### EXERCISE MATERIALS
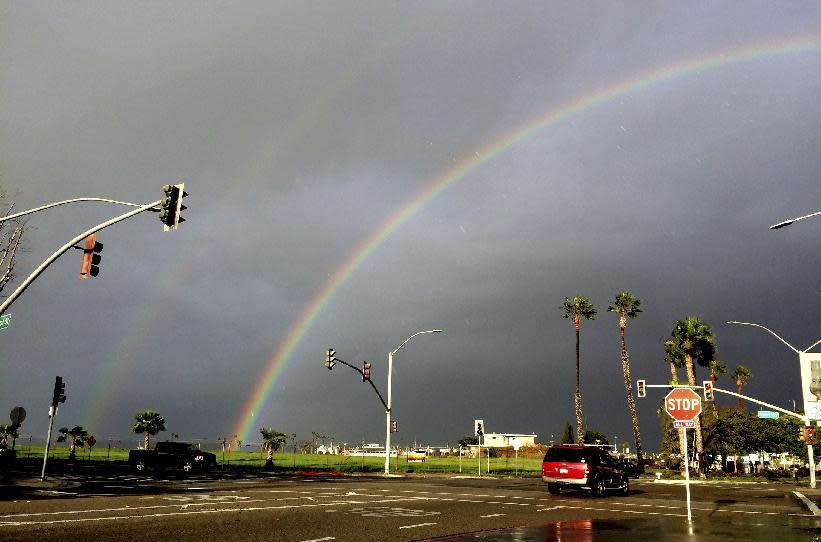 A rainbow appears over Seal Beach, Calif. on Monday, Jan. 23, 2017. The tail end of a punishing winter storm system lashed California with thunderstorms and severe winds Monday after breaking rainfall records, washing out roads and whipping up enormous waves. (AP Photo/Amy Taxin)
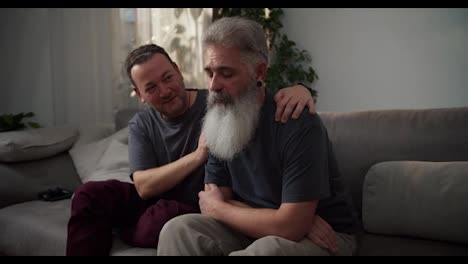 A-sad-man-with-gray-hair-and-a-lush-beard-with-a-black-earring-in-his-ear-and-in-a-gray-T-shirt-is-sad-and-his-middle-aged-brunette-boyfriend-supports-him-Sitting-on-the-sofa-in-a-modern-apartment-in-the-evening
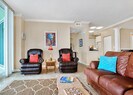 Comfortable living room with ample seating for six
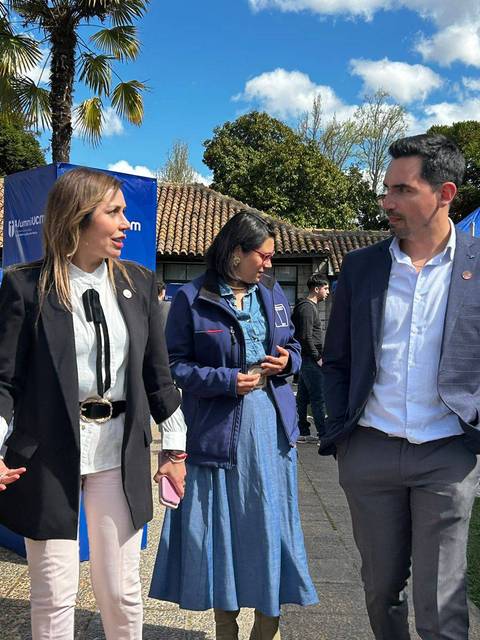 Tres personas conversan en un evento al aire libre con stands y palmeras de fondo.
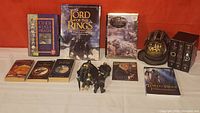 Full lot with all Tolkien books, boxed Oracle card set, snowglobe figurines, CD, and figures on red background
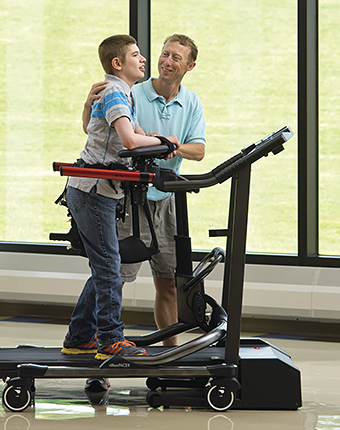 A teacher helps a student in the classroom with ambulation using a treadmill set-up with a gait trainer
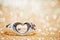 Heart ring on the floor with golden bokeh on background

### TASK REQUIREMENTS
Update the data above by replacing "background" with "backdrop" and keeping everything else the same. Leave the pictures out of your answer.

### ANSWER BOX
 A rainbow appears over Seal Beach, Calif. on Monday, Jan. 23, 2017. The tail end of a punishing winter storm system lashed California with thunderstorms and severe winds Monday after breaking rainfall records, washing out roads and whipping up enormous waves. (AP Photo/Amy Taxin)
 A-sad-man-with-gray-hair-and-a-lush-beard-with-a-black-earring-in-his-ear-and-in-a-gray-T-shirt-is-sad-and-his-middle-aged-brunette-boyfriend-supports-him-Sitting-on-the-sofa-in-a-modern-apartment-in-the-evening
 Comfortable living room with ample seating for six
 Tres personas conversan en un evento al aire libre con stands y palmeras de fondo.
 Full lot with all Tolkien books, boxed Oracle card set, snowglobe figurines, CD, and figures on red backdrop
 A teacher helps a student in the classroom with ambulation using a treadmill set-up with a gait trainer
 Heart ring on the floor with golden bokeh on backdrop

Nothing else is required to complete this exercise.